Table 4: Generic two-by-two contingency table with the numbers for the four types of subjects defining the four principal strata.

Similar to Barnard’s exact test, because this calculation of the p-value includes the nuisance parameters n₁₁, n₁₀, n₀₁ and n₀₀, we cannot yield the p-value directly. Thus, we yield the p-value by calculating the p-values for all possible combinations of (n₁₁, n₁₀, n₀₁ and n₀₀) and choosing the maximum value; i.e., p = sup{ pn₁₁,n₁₀,n₀₁,n₀₀}. This is the p-value for Chiba’s unconditional exact test. For the hypothetical data in Table 2, we have

$p=p_{4,0,0,6}={\displaystyle \sum _{n_{11,1}=3}^4\left(\begin{array}{c}4\\ n_{11,1}\end{array}\right)\left(\begin{array}{c}6\\ 5-n_{11,1}\end{array}\right){\left(\frac{1}{2}\right)}^{10}}=0.1592$

For Chiba’s conditional exact test,

$p_{n_{11},n_{10},n_{01},n_{00}}={\displaystyle \sum _{n_{11,1}=0}^{n_{11}}{\displaystyle \sum _{n_{10,1}=0}^{n_{10}}{\displaystyle \sum _{n_{01,1}=0}^{n_{01}}{\displaystyle \sum _{n_{00,1}=0}^{n_{00}}I(z){\displaystyle \prod _{s=0}^1{\displaystyle \prod _{t=0}^1\left(\begin{array}{c}{n}_{st}\\ n_{st,1}\end{array}\right)}}}}}}/\left(\begin{array}{c}n\\ a+b\end{array}\right)$

is applied rather than (1), and Σ_sΣ_tn_st,1 = a + b is added to the conditions in (2).
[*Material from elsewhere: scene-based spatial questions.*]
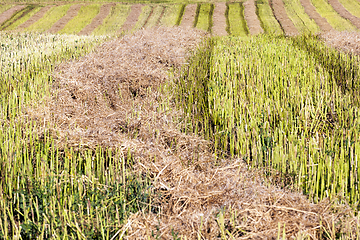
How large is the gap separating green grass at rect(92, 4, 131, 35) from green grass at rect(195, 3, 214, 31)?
106 inches

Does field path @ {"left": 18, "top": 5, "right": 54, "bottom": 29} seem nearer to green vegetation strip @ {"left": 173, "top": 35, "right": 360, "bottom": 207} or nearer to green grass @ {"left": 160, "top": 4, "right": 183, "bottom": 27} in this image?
green grass @ {"left": 160, "top": 4, "right": 183, "bottom": 27}

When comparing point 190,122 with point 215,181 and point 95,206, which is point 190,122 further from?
point 95,206

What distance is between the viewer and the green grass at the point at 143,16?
403 inches

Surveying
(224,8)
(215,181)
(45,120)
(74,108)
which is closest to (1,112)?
(45,120)

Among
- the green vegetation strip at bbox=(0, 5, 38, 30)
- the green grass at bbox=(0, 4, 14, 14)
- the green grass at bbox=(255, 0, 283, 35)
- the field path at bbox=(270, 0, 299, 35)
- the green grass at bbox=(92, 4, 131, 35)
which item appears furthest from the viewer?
the green grass at bbox=(0, 4, 14, 14)

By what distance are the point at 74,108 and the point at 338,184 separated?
266cm

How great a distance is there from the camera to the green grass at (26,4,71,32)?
10422mm

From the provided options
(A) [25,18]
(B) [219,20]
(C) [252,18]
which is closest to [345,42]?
(C) [252,18]

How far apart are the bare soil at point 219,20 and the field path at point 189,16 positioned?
30.2 inches

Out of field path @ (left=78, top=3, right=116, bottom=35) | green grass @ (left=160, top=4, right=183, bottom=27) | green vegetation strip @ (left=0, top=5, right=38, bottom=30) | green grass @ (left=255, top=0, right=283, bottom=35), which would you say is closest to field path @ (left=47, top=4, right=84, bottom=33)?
field path @ (left=78, top=3, right=116, bottom=35)

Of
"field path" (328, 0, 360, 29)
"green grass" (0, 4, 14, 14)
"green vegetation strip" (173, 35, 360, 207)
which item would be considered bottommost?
"green vegetation strip" (173, 35, 360, 207)

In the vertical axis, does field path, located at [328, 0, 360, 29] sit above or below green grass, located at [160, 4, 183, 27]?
below

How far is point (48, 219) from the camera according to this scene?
159cm

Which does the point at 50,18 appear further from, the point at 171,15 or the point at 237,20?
the point at 237,20
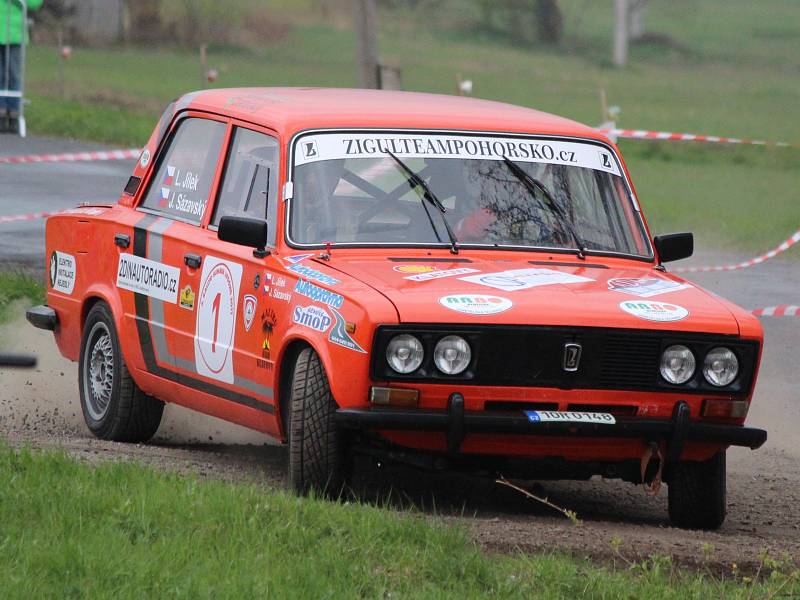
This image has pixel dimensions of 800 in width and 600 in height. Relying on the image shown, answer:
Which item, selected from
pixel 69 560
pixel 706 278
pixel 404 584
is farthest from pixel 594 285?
pixel 706 278

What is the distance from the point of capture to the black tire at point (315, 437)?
22.6ft

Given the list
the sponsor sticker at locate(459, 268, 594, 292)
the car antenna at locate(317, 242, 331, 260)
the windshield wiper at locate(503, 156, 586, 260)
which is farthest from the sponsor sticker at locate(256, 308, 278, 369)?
the windshield wiper at locate(503, 156, 586, 260)

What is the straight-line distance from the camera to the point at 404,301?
672cm

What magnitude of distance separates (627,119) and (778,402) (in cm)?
3272

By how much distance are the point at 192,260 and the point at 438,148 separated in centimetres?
128

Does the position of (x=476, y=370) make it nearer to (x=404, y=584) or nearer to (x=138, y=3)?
(x=404, y=584)

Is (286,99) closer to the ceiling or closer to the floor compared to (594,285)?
closer to the ceiling

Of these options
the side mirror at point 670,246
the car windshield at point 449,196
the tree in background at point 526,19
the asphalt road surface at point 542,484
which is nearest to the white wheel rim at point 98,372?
the asphalt road surface at point 542,484

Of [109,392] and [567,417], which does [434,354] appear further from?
[109,392]

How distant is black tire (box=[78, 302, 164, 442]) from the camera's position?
8.88 meters

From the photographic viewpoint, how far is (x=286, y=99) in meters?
8.40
As with Fisher’s exact test, the calculation of this p-value is based on the probability that n_st,1 subjects of n_st subjects are selected in the treatment group when (a + b) subjects of the total n subjects are selected in the treatment group. Note that the special case of n₁₀ = n₀₁ = 0, for which subjects are limited to those with (Y(1), Y(0)) = (0, 0) or (1, 1), corresponds to Fisher’s exact test. For the hypothetical data listed in Table 2, we have

$p=p_{4,0,0,6}={\displaystyle \sum _{n_{11,1}=3}^4\left(\begin{array}{c}4\\ n_{11,1}\end{array}\right)\left(\begin{array}{c}6\\ 5-n_{11,1}\end{array}\right)}/\left(\begin{array}{c}10\\ 5\end{array}\right)=0.2619$